The Affordable Care Act of 2010 (the “ACA”) is one of the most complex pieces of legislation ever enacted by Congress. Nonetheless, within the morass of that very complicated legislation, there is a relatively straightforward rule applicable to “Grandfathered” Health Insurance Plans. Basically, under the ACA, a group health insurance plan in existence as of March 23, 2010, is exempt from many (but not all) of the ACA’s requirements. If, however, the employer enters into a “new” health insurance plan after March 23, 2010, then all the ACA’s requirements apply to the employers’ health insurance plan. Seems pretty straightforward, right? Well, even the relatively simple legal principles become complicated in the right (or wrong) circumstances. This blog post evaluates a specific situation where what should be a straightforward application of the ACA’s grandfathering rules becomes….not so straightforward; and also illustrates the relationship between legal requirements, and the interplay of legal options and practical considerations imposed by group health insurance carriers.
The Employer – Dental Associates of Florida, D.M.D., P.A.

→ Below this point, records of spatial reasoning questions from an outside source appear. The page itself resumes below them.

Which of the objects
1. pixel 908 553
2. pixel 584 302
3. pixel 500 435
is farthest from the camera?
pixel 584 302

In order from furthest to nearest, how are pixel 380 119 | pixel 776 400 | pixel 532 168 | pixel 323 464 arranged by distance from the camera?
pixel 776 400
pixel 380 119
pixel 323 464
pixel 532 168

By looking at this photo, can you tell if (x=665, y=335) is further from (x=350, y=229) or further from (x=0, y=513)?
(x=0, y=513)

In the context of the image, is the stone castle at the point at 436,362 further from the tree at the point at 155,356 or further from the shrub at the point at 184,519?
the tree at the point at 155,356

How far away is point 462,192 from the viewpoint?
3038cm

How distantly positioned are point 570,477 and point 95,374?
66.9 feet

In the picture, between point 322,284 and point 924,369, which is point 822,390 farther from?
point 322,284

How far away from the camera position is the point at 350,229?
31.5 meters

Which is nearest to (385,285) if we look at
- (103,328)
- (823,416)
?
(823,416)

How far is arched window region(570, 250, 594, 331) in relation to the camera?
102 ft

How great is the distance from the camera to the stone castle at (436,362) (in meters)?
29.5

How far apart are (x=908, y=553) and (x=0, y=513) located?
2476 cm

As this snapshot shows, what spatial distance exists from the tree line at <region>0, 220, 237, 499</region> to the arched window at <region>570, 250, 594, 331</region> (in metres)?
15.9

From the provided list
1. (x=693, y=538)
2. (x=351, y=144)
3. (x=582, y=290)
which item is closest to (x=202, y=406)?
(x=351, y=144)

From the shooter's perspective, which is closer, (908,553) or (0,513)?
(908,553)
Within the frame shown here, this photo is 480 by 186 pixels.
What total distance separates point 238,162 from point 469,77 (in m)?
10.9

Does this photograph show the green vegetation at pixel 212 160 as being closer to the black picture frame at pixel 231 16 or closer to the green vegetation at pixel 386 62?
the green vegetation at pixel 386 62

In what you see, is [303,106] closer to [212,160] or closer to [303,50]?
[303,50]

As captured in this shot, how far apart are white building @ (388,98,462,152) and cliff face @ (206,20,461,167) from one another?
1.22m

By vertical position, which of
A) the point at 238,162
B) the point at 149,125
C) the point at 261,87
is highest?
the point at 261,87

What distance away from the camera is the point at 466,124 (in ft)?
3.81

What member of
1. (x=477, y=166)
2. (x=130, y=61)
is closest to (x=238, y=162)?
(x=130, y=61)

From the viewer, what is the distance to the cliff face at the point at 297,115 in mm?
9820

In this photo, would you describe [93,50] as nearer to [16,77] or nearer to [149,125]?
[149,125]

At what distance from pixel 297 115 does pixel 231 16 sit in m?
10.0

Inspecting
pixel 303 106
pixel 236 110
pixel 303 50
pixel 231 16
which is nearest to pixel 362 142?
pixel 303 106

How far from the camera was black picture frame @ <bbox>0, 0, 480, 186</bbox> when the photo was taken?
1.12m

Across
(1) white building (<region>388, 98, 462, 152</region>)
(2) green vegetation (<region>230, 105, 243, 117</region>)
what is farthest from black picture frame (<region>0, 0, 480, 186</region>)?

The case study that is the subject of this blog post is a Florida dental practice called “Dental Associates of Southwest Florida, D.M.D., P.A.” (This is NOT its real name, of course). Dental Associates of Southwest Florida, D.M.D., P.A. (“Dental Associates”) has just been established by a young, relatively recent doctor of dental medicine whom we shall call “Dr. Julie” (also not her real name). Dr. Julie has an undergraduate degree in chemistry, and has always been interested in dental polymers. So, in addition to practicing as a general dentist, Dr. Julie also establishes a small laboratory in which she develops and creates dental crowns for her patients that require such implements.